Exercise brief — All lines from the start of the listing below through the line containing "common name: common raccoon" are to be written out again exactly, and no others.

Dataset excerpts —
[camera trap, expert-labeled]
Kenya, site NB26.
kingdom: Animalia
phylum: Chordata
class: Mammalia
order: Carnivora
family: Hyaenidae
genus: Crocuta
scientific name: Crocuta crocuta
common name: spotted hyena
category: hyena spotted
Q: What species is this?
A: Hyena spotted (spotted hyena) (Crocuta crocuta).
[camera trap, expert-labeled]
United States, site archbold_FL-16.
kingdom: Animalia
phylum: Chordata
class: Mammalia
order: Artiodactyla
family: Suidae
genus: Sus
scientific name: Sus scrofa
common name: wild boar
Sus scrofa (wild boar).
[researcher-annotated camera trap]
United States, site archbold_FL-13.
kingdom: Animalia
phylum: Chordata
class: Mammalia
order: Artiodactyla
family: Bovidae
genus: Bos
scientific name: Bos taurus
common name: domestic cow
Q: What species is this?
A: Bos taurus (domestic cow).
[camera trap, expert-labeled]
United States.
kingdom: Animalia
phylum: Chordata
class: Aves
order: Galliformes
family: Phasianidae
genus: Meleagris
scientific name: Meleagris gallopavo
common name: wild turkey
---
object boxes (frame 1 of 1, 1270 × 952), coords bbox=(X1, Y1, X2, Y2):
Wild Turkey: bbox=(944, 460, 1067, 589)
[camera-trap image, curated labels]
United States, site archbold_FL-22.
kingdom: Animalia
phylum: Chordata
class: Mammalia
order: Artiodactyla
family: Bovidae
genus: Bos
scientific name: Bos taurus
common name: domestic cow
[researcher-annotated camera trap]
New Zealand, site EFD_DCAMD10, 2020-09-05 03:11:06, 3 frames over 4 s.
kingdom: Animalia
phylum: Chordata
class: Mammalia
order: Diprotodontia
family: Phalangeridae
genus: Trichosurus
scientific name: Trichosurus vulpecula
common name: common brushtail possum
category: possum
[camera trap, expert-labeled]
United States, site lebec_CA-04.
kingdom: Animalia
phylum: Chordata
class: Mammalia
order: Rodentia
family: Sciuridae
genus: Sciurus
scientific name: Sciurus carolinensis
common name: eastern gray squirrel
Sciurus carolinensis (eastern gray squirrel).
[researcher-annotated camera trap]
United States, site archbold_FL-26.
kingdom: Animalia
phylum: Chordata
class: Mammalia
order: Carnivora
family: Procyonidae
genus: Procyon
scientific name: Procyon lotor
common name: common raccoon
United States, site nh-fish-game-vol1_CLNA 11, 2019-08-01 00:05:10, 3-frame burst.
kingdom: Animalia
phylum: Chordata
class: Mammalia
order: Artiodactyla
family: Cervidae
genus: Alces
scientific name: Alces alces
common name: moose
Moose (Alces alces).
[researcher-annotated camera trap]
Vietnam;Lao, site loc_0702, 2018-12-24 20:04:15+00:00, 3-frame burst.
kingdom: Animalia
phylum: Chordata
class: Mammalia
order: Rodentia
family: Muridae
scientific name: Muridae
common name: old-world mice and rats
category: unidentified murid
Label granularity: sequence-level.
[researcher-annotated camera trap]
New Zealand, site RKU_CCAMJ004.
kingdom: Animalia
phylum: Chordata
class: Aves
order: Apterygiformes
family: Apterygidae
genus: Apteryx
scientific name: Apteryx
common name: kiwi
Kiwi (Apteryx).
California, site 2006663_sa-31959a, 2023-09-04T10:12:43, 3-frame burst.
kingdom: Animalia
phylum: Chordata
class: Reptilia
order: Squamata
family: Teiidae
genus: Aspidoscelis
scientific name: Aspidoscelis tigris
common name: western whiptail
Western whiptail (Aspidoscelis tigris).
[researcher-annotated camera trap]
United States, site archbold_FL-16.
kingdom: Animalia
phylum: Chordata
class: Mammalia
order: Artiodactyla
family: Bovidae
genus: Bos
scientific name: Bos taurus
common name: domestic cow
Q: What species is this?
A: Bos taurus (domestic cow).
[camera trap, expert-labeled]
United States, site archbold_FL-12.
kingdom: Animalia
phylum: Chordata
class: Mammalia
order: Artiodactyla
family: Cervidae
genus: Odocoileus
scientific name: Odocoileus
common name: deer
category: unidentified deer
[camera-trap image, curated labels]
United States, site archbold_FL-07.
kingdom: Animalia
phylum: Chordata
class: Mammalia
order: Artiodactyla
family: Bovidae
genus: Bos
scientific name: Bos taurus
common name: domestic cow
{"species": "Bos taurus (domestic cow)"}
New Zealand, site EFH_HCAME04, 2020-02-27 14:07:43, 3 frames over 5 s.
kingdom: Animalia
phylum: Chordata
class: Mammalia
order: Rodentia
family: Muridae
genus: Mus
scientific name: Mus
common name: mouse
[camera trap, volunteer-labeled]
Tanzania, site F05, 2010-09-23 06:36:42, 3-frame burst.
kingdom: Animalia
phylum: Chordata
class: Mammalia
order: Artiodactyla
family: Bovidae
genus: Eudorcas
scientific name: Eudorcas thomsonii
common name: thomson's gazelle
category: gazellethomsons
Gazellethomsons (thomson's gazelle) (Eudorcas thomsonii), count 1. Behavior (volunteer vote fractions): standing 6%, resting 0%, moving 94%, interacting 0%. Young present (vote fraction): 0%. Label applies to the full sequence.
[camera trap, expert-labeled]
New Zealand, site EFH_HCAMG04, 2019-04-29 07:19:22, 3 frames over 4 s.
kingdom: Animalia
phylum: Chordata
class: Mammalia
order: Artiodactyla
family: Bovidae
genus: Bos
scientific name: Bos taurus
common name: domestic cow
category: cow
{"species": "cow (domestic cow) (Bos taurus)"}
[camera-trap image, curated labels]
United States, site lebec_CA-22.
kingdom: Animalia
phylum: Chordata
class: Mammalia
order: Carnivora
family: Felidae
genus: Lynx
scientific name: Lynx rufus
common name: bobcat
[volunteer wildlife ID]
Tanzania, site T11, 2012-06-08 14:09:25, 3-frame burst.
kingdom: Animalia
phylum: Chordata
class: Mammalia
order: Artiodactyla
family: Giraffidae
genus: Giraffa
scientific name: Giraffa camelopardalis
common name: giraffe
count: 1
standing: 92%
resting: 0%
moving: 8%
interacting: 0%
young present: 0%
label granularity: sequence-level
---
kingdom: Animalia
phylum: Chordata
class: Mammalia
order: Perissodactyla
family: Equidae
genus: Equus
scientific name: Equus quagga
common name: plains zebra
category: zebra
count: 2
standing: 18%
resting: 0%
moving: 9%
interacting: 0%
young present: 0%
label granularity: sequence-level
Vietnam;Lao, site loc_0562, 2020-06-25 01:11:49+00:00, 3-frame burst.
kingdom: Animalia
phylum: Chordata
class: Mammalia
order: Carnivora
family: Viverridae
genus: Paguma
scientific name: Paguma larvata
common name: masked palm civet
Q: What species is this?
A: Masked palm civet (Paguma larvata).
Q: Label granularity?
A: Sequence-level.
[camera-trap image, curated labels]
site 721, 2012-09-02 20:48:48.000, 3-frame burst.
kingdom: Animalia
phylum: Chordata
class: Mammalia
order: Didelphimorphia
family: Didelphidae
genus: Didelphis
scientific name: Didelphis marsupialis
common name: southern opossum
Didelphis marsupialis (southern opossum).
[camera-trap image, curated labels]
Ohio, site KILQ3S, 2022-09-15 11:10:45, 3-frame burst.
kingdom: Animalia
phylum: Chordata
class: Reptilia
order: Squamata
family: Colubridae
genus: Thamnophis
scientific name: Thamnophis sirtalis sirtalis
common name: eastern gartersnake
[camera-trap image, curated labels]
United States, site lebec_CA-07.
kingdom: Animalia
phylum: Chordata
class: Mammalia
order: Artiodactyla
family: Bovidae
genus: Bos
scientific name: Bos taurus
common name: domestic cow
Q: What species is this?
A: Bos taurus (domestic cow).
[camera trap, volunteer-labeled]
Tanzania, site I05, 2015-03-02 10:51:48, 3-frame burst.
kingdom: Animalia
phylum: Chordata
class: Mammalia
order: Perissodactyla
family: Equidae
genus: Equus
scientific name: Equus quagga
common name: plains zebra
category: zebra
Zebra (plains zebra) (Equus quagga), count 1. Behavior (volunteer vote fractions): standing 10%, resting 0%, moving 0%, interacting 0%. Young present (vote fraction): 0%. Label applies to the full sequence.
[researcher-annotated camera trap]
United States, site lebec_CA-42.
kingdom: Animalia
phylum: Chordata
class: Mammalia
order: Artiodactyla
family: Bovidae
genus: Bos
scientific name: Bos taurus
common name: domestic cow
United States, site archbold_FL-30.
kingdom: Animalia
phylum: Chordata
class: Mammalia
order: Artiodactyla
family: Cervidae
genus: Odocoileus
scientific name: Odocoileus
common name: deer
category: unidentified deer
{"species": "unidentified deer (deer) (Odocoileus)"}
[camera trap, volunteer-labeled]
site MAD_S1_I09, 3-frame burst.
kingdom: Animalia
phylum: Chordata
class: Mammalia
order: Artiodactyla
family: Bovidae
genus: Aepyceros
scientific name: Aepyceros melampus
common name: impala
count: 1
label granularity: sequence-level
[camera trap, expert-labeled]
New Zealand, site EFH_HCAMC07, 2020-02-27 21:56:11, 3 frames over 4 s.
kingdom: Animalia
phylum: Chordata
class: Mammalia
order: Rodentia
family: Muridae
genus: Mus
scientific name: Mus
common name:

Response to the task —
[camera trap, expert-labeled]
Kenya, site NB26.
kingdom: Animalia
phylum: Chordata
class: Mammalia
order: Carnivora
family: Hyaenidae
genus: Crocuta
scientific name: Crocuta crocuta
common name: spotted hyena
category: hyena spotted
Q: What species is this?
A: Hyena spotted (spotted hyena) (Crocuta crocuta).
[camera trap, expert-labeled]
United States, site archbold_FL-16.
kingdom: Animalia
phylum: Chordata
class: Mammalia
order: Artiodactyla
family: Suidae
genus: Sus
scientific name: Sus scrofa
common name: wild boar
Sus scrofa (wild boar).
[researcher-annotated camera trap]
United States, site archbold_FL-13.
kingdom: Animalia
phylum: Chordata
class: Mammalia
order: Artiodactyla
family: Bovidae
genus: Bos
scientific name: Bos taurus
common name: domestic cow
Q: What species is this?
A: Bos taurus (domestic cow).
[camera trap, expert-labeled]
United States.
kingdom: Animalia
phylum: Chordata
class: Aves
order: Galliformes
family: Phasianidae
genus: Meleagris
scientific name: Meleagris gallopavo
common name: wild turkey
---
object boxes (frame 1 of 1, 1270 × 952), coords bbox=(X1, Y1, X2, Y2):
Wild Turkey: bbox=(944, 460, 1067, 589)
[camera-trap image, curated labels]
United States, site archbold_FL-22.
kingdom: Animalia
phylum: Chordata
class: Mammalia
order: Artiodactyla
family: Bovidae
genus: Bos
scientific name: Bos taurus
common name: domestic cow
[researcher-annotated camera trap]
New Zealand, site EFD_DCAMD10, 2020-09-05 03:11:06, 3 frames over 4 s.
kingdom: Animalia
phylum: Chordata
class: Mammalia
order: Diprotodontia
family: Phalangeridae
genus: Trichosurus
scientific name: Trichosurus vulpecula
common name: common brushtail possum
category: possum
[camera trap, expert-labeled]
United States, site lebec_CA-04.
kingdom: Animalia
phylum: Chordata
class: Mammalia
order: Rodentia
family: Sciuridae
genus: Sciurus
scientific name: Sciurus carolinensis
common name: eastern gray squirrel
Sciurus carolinensis (eastern gray squirrel).
[researcher-annotated camera trap]
United States, site archbold_FL-26.
kingdom: Animalia
phylum: Chordata
class: Mammalia
order: Carnivora
family: Procyonidae
genus: Procyon
scientific name: Procyon lotor
common name: common raccoon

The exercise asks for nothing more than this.